Beide Schiffe waren jetzt ungefähr zwei Kabeltaulängen von einander entfernt, etwa Dreiviertelmeilen leewärts in der Nähe einer hohen, felsigen, von einer furchtbaren Brandung gepeitschten Küste. Das Vorgebirge dehnte sich ungefähr zwei Striche an dem Wetterbug der Fregatte aus, und eine niedrige, sandige Landzunge lief weit hinaus an ihrer Windviering, so daß beide Fahrzeuge völlig in eine Bai eingezwängt waren.
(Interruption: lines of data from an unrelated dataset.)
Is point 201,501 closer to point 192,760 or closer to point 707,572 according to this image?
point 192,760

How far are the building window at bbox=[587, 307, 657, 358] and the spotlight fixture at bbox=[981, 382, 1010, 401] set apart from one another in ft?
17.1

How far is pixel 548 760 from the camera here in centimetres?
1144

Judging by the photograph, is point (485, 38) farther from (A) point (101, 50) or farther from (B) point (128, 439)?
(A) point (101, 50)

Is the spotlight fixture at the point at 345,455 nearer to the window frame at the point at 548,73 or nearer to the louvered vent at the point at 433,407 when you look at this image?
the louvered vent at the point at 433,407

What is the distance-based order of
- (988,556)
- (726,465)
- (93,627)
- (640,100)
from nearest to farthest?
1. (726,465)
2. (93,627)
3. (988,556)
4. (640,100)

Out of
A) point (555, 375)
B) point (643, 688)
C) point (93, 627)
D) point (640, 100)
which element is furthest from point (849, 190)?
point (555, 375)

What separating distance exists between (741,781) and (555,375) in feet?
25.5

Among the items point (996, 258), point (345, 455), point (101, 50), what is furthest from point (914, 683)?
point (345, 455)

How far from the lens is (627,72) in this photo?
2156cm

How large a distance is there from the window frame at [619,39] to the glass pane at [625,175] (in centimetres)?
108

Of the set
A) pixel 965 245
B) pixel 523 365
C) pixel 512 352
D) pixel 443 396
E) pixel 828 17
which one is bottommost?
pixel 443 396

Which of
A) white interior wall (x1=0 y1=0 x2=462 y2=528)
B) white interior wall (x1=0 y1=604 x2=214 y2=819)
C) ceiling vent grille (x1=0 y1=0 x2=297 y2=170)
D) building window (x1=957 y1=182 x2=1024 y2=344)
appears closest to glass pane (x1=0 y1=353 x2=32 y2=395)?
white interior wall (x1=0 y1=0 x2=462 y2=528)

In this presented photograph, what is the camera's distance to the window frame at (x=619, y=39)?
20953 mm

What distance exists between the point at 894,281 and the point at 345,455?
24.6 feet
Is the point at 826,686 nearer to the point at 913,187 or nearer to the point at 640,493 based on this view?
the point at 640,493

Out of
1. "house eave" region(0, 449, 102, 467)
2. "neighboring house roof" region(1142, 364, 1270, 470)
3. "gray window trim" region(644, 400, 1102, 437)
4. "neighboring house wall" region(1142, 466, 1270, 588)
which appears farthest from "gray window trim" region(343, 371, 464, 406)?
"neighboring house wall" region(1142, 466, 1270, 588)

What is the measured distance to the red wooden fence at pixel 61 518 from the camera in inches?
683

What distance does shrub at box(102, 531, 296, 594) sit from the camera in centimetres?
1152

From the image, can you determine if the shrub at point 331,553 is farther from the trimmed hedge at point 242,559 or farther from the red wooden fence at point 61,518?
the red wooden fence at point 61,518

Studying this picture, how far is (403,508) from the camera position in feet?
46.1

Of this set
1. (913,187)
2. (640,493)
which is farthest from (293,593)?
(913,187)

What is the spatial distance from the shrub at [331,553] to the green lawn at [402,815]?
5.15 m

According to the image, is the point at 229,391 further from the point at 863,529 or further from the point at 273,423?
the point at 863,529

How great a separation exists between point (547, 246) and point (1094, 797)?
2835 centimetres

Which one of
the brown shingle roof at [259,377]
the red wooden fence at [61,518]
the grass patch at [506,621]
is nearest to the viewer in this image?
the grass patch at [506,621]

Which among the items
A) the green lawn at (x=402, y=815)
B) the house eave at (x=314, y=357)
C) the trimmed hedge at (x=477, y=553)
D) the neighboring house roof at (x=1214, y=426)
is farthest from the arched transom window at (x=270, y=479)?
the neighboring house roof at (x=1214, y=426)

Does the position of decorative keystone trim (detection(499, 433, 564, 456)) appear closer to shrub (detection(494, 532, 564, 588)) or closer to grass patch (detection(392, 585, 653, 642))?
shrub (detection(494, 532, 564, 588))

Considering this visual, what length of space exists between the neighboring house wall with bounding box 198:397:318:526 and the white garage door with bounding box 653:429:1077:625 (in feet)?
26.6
Das Linienschiff machte abermals den Versuch, ein Hintersegel aufzuhissen; aber sobald es sich auf die Spitzen der berghohen Wogen erhob, die von Zeit zu Zeit die Rümpfe beider Schiffe einander verbargen, so verhinderte das wohlgerichtete Feuer der Fregatte den Franzosen in seinem Rettungsversuche, und es war jetzt wahrscheinlich, daß er verloren sei. Das Linienschiff tauchte mit dem Schanddecke unter, und sein letzter Mast fiel über Bord.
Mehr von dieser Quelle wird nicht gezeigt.